国土交通省によれば、2022年度末における、全国の下水道管渠(かんきょ)の総延長は約49万キロメートルで、そのうち標準耐用年数50年を経過した管渠の延長は約3万キロメートル(総延長の約7%)である。これが、10年後には約9万キロメートル(同約19%)、20年後には約20万キロメートル(約40%)と、今後は急速に増加すると予想している。なお、2022年度の道路陥没件数は約2600件と、漸減傾向ではあるが、高水準が続いている。
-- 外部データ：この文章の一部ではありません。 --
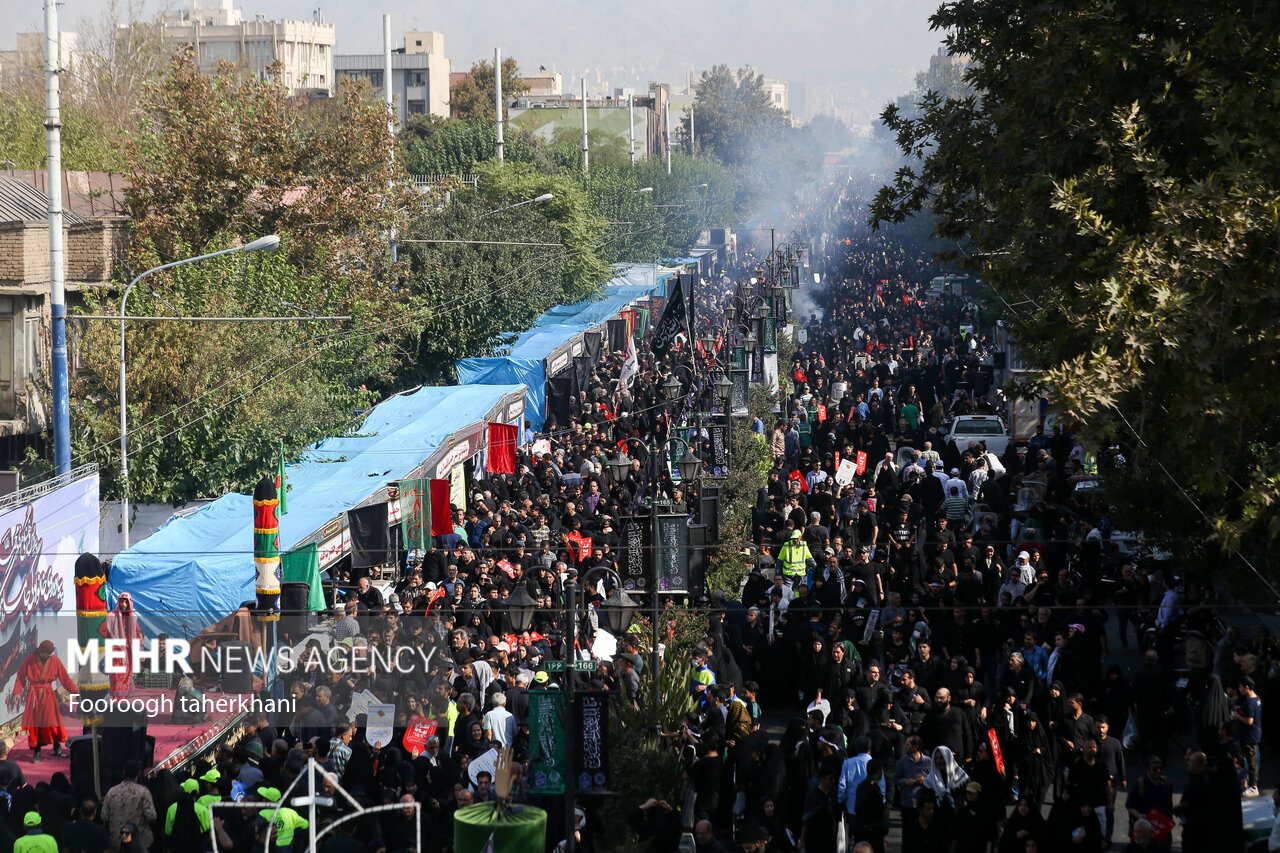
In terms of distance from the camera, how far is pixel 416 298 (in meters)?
32.7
老朽化に加えて、少子高齢化が進んでおり人手不足の問題もある。こうした中で、ドローンを使った点検が注目を集めている。膨大なインフラを適切に点検・調査・管理するには、管内を点検するドローンなどが有効だ。また、地質の調査、寿命の長い下水道管への更新なども有効となりそうだ。

下水道の維持管理を手掛ける関連企業

関連銘柄をピックアップする。

NJS(2325)

上下水道を軸とする総合コンサル。調査から設計・施工監理まで一貫して手掛けている。下水道関連が売上高の約6割と推計され、官公需が大半を占める。
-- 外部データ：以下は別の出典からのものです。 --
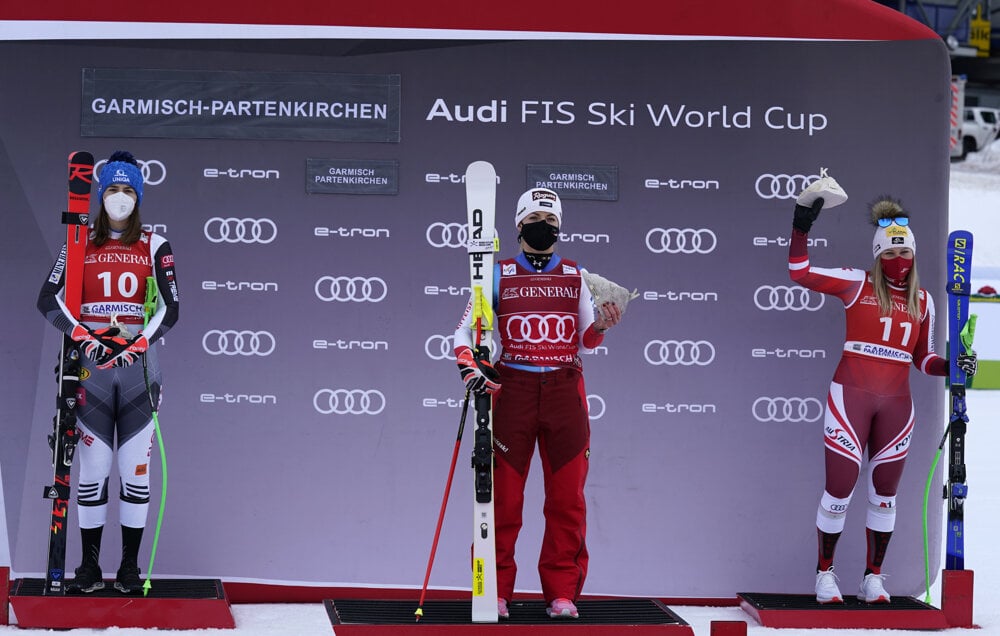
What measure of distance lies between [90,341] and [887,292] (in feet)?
11.0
また、ドローン・ロボティクスを独自開発。管内飛行ドローン「Air Slider」は管路など閉鎖性空間の点検・調査に特化し、管内を飛行しながら撮影。人が管内に入ることなく、早く・安全に点検・調査することができる。このほか、管内点検ロボットなども展開している。

【図表1】NJS(2325):週足チャート(移動平均線 緑色:13週、橙色:26週)
出所:マネックス証券ウェブサイト(2025年2月6日時点)

Liberaware(リベラウエア)(218A)

屋内専用の狭小空間点検ドローンの開発・販売・レンタルなどを展開。空間画像データの3次元解析や加工も手掛ける。災害時生存者の捜索技術、鉄道施設の点検に特化したドローンなどに引き合いがある。2024年11月には神戸市消防局と小型ドローンを活用し、トンネル内での要救助者捜索・救助訓練を実施。安全性の向上に貢献している。

【図表2】Liberaware(リベラウエア)(218A):週足チャート(移動平均線 緑色:13週、橙色:26週)
出所:マネックス証券ウェブサイト(2025年2月6日時点)

積水化学工業(4204)

高機能樹脂などを強みに幅広く事業を展開。下水管の管路更生システム「SPR工法」を手掛ける。下水管の老朽化が進むと道路の陥没や地下水に汚水が浸透するなどの恐れがあるが、こうした古い管路を、道路を掘り起こすことなく蘇らせることができる。具体的には硬質塩化ビニル製の帯を老朽管の内側にらせん状に巻き付け更生管を作り、耐震性や耐久性に優れた管路にリニューアルする。工事は自動で行い、道路を掘らず下水を流したまま施工ができるとしている。

【図表3】積水化学工業(4204):週足チャート(移動平均線 緑色:13週、橙色:26週)
出所:マネックス証券ウェブサイト(2025年2月6日時点)

日本鋳鉄管(5612)

鋳鉄管の大手。上下水道向けダクタイル(黒鉛球状)鉄管に強い。ダクタイル鉄管は組織の中の黒鉛を球状化させることにより、強靭性や耐食性、加工性などの優れた特性を発揮する。上下水道やガスなどの各種管路用として幅広く使われている。同社では地盤の動きに順応できる収縮性と離脱防止機能を備えた耐震管を量産している。ほか、栗本鉄工所(5602)も鋳鉄管の大手。

【図表4】日本鋳鉄管(5612):週足チャート(移動平均線 緑色:13週、橙色:26週)
出所:マネックス証券ウェブサイト(2025年2月6日時点)

日本ヒューム(5262)

下水道用のヒューム管でシェア2割。ヒューム管は下水道や上水道、農業用水や工業用水などを流す管として使われる。ヒューム管メーカーのパイオニアとしての豊富な製品ノウハウを活用し、下水道処理施設などコンクリート管路を主体とした調査・診断・判定事業なども展開している。

【図表5】日本ヒューム(5262):週足チャート(移動平均線 緑色:13週、橙色:26週)
出所:マネックス証券ウェブサイト(2025年2月6日時点)

応用地質(9755)

地質調査の最大手。災害に強いインフラ整備のための調査・設計・計測サービスなどに力を入れている。最新のICT(情報通信技術)を駆使し、インフラの老朽化調査、維持管理システムの構築なども手掛けている。主要顧客は国や自治体、公共研究機関など。